| SUPPLIED ENTRIES |
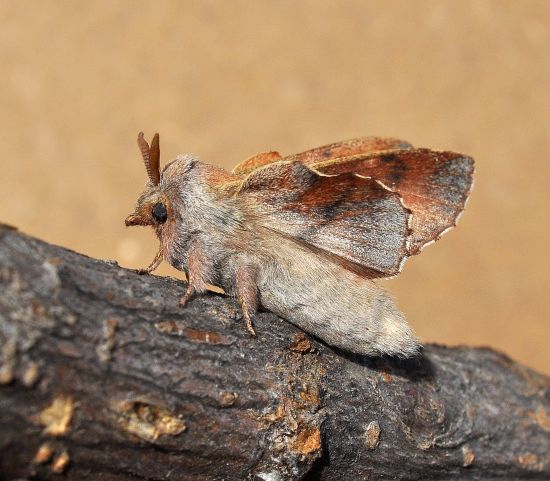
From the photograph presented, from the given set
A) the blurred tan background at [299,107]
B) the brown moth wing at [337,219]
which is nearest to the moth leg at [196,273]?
the brown moth wing at [337,219]

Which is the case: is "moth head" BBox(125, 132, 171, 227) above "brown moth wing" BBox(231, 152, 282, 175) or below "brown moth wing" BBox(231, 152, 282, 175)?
below

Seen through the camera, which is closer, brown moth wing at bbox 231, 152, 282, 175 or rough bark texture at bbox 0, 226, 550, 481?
rough bark texture at bbox 0, 226, 550, 481

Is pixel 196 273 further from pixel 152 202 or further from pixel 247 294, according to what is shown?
pixel 152 202

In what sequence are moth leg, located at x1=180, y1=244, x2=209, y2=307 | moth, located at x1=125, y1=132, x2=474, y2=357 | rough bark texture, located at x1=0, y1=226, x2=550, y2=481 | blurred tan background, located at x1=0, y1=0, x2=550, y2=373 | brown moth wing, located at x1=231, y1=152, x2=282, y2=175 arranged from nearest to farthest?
rough bark texture, located at x1=0, y1=226, x2=550, y2=481 → moth leg, located at x1=180, y1=244, x2=209, y2=307 → moth, located at x1=125, y1=132, x2=474, y2=357 → brown moth wing, located at x1=231, y1=152, x2=282, y2=175 → blurred tan background, located at x1=0, y1=0, x2=550, y2=373

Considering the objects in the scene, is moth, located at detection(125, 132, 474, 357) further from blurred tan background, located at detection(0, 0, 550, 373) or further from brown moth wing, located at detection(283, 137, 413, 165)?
blurred tan background, located at detection(0, 0, 550, 373)

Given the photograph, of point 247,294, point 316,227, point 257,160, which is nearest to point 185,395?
point 247,294

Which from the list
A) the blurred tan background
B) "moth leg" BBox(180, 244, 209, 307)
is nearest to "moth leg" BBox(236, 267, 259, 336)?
"moth leg" BBox(180, 244, 209, 307)

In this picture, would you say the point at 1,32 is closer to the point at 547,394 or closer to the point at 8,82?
the point at 8,82

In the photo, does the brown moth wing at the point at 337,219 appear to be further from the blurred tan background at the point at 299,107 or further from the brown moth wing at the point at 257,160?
the blurred tan background at the point at 299,107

| WHAT THE TASK REQUIRES |
Retype every entry above word for word, omitting the pictures.

| RESULT BELOW |
From the photograph presented, from the given set
A) the blurred tan background at [299,107]
B) the brown moth wing at [337,219]
which is nearest to the moth leg at [196,273]?
the brown moth wing at [337,219]

Which is the case: is "moth head" BBox(125, 132, 171, 227) above "brown moth wing" BBox(231, 152, 282, 175) or below "brown moth wing" BBox(231, 152, 282, 175)?
below

Seen through the camera, which is closer, brown moth wing at bbox 231, 152, 282, 175 or rough bark texture at bbox 0, 226, 550, 481?
rough bark texture at bbox 0, 226, 550, 481

Is pixel 196 273 further from pixel 152 202 or further from pixel 247 294, according to what is shown?
pixel 152 202

In what sequence are moth leg, located at x1=180, y1=244, x2=209, y2=307 | moth, located at x1=125, y1=132, x2=474, y2=357 | rough bark texture, located at x1=0, y1=226, x2=550, y2=481 | blurred tan background, located at x1=0, y1=0, x2=550, y2=373 | brown moth wing, located at x1=231, y1=152, x2=282, y2=175 arranged from nearest to farthest?
rough bark texture, located at x1=0, y1=226, x2=550, y2=481 → moth leg, located at x1=180, y1=244, x2=209, y2=307 → moth, located at x1=125, y1=132, x2=474, y2=357 → brown moth wing, located at x1=231, y1=152, x2=282, y2=175 → blurred tan background, located at x1=0, y1=0, x2=550, y2=373

Considering the objects in the scene, is moth, located at detection(125, 132, 474, 357) further from blurred tan background, located at detection(0, 0, 550, 373) or further from brown moth wing, located at detection(283, 137, 413, 165)?
blurred tan background, located at detection(0, 0, 550, 373)

Given the photograph, of point 247,294, point 316,227, point 257,160, which is nearest to point 185,395?
point 247,294

Which from the list
A) the blurred tan background
B) "moth leg" BBox(180, 244, 209, 307)
is nearest to "moth leg" BBox(236, 267, 259, 336)?
"moth leg" BBox(180, 244, 209, 307)

In this picture, would you say the point at 1,32 is closer to the point at 547,394 or closer to the point at 8,82?
the point at 8,82

In the photo, does the brown moth wing at the point at 337,219 appear to be further from the blurred tan background at the point at 299,107 or further from the brown moth wing at the point at 257,160?
the blurred tan background at the point at 299,107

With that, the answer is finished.